Attorney Ben Crump joins parents’ fight against Baltimore schools, city

BALTIMORE — Trial attorney Ben Crump, who has represented families in the Trayvon Martin, George Floyd and Flint, Mich., civil rights cases, is adding parents Jovani and Shawnda Patterson to his list of clients as he joins their fight against Baltimore City and its public school system.

The Pattersons sued in January, claiming both parties have defrauded taxpayers by failing to provide acceptable education to public school students. Scott Marder, another lawyer representing the Pattersons in the case, said this is a unique approach, noting that past school lawsuits have tried to argue over civil and constitutional rights.

“This lawsuit is about the system and its performance and how it continues to fail our children,” Crump said at a news conference Wednesday. “It goes to the crux of the matter that educational injustice leads ultimately to racial injustice because it puts our children, our Black and Brown children especially, on a fast track to the school-to-prison pipeline.”

The Pattersons, who have a child in the city school system, started off with representation from Marder, who is with the Baltimore-based Thomas & Libowitz law firm. Jovani Patterson has Republican Party ties and lost a bid for Baltimore City Council president in 2020. Shawnda Patterson used to be a city teacher.

The lawsuit alleges that the school system offers “no benefit” to city residents and that it “completely fails to perform its most important function.” The parents claim that the city school system has poor student performance, a “pattern” of enrollment and grading scandals, and prior instances of false entries in public records, racketeering, mail fraud, theft and embezzlement. The suit aims to have the court impose oversight on the school system.

Last month, Richard Henry, Maryland’s inspector general for education, reported that his office’s examination of grading policies revealed inconsistencies. Specifically, the report found more than 12,500 situations where high-schoolers’ grades were changed from failing to passing between 2016 and the end of the 2019-2020 school year. Though there are many reasons for grade changes, such as miscalculations or students completing missed assignments, investigators discovered that some school administrators told educators to pass all 58 percent and 59 percent grades, which are close to making the mark.

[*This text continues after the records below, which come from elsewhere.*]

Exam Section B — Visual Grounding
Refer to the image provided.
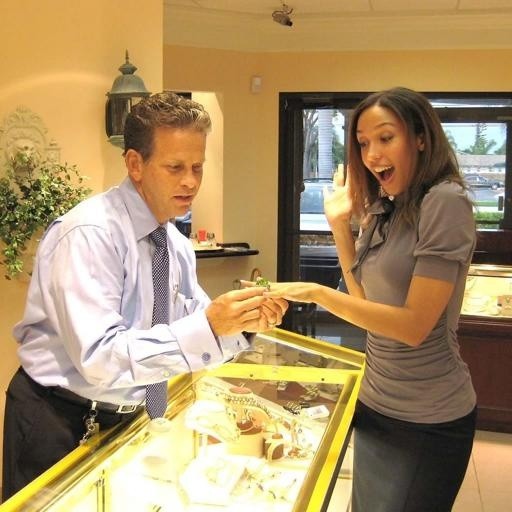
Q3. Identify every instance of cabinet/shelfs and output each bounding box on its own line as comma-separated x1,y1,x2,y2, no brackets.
0,319,370,512
455,264,512,437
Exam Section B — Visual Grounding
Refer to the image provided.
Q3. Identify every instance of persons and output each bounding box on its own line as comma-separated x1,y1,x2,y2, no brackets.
239,85,477,512
3,90,291,502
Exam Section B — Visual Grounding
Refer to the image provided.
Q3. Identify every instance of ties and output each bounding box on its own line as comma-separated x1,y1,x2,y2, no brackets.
146,226,168,419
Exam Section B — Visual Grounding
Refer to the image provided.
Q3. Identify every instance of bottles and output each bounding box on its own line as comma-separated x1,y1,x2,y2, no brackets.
176,211,190,238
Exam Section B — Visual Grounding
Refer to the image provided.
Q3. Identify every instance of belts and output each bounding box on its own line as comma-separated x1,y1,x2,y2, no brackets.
51,385,137,415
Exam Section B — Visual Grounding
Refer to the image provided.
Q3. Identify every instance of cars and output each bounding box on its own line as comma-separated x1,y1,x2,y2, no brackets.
301,178,334,231
465,175,505,190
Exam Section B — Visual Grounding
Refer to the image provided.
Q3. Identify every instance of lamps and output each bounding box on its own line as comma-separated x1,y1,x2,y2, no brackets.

Following the report, the school system promised it will conduct an independent review of grading procedures.

Meanwhile, Mayor Brandon M. Scott (D) celebrated city schools CEO Sonja Santelises on July 5 to honor her for holding the position the longest since former CEO Alice Pinderhughes, the first woman to lead the system. At the event, Scott applauded Santelises for her work.

“For me personally, it’s great to see someone who cares deeply about young people. Even when no one is looking,” Scott said.

Crump said he was asked a year ago to join the case, and as he learned more, he decided he wanted to take part. Marder said it helps to have a nationally recognized lawyer such as Crump on the case because he is able to see the bigger picture of how this case will affect society at large.

“I think you can kill people in many ways,” Crump said. “You can kill them with a racist criminal justice system. You can kill them by them not having adequate education. These slow deaths are what we’re focused on today.”